*To-do list*:
A: Rewrite the passage about Evrenos, beginning at the words "Evrenos or Evrenuz" and stopping after "a Greek family.", with "general" swapped out for "commander" wherever it occurs.
B: Answer these questions from the passage about Evrenos:
(i) On what date did Evrenos die?
(ii) Under which rulers did he serve as a general?
(iii) From what kind of family was he believed to descend?

*Supplied text*:
::::::

Evrenos or Evrenuz (died 17 November 1417 in Yenice-i Vardar) was an Ottoman military commander. Byzantine sources mention him as Ἐβρενός, Ἀβρανέζης, Βρανέζης, Βρανεύς (?), Βρενέζ, Βρενέζης, Βρενές.

He served as a general under Süleyman Pasha, Murad I, Bayezid I, Süleyman Çelebi and Mehmed I. Legends stating that he lived for 129 years and had an incredibly long career are thought to be inaccurate. These sources of confusion may be linked to the deeds of his descendants becoming intertwined with his own achievements in historical retellings. He was also known as Gavrinos, and believed to descend from a Greek family.

::::::

*Information provided*:
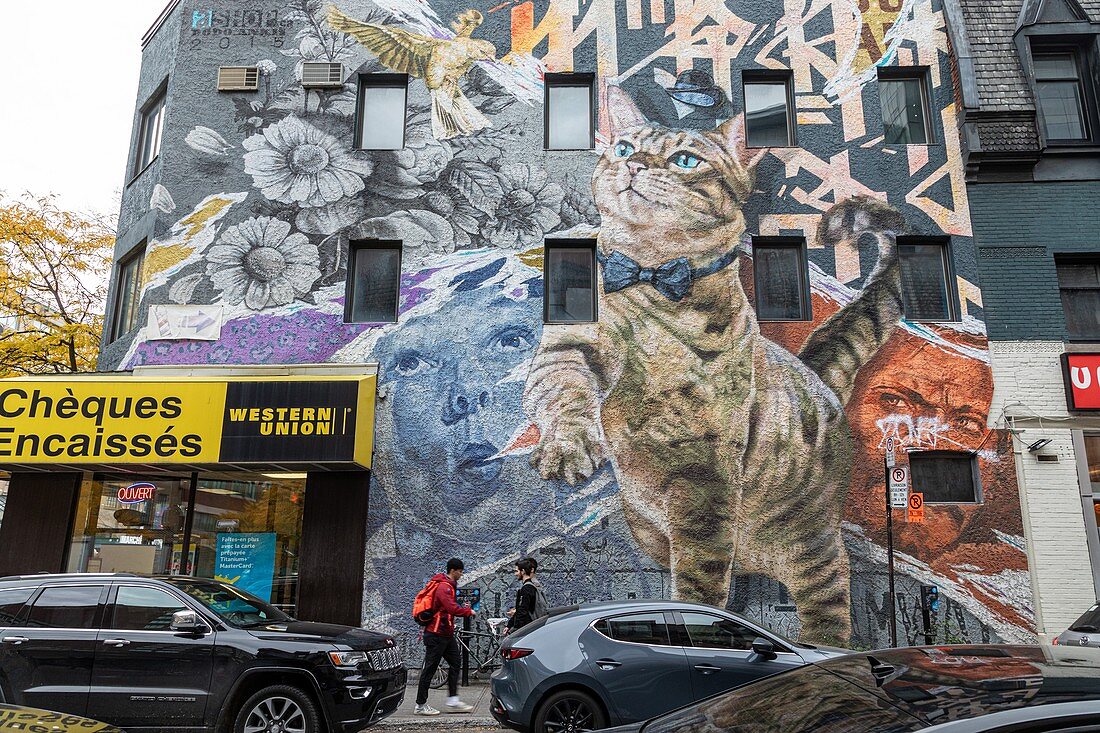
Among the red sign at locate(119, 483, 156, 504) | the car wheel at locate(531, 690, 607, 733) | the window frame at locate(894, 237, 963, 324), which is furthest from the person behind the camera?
the window frame at locate(894, 237, 963, 324)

::::::

*Expected results*:
A:
Evrenos or Evrenuz (died 17 November 1417 in Yenice-i Vardar) was an Ottoman military commander. Byzantine sources mention him as Ἐβρενός, Ἀβρανέζης, Βρανέζης, Βρανεύς (?), Βρενέζ, Βρενέζης, Βρενές.

He served as a commander under Süleyman Pasha, Murad I, Bayezid I, Süleyman Çelebi and Mehmed I. Legends stating that he lived for 129 years and had an incredibly long career are thought to be inaccurate. These sources of confusion may be linked to the deeds of his descendants becoming intertwined with his own achievements in historical retellings. He was also known as Gavrinos, and believed to descend from a Greek family.

B:
(i) 17 November 1417
(ii) Süleyman Pasha, Murad I, Bayezid I, Süleyman Çelebi and Mehmed I
(iii) A Greek family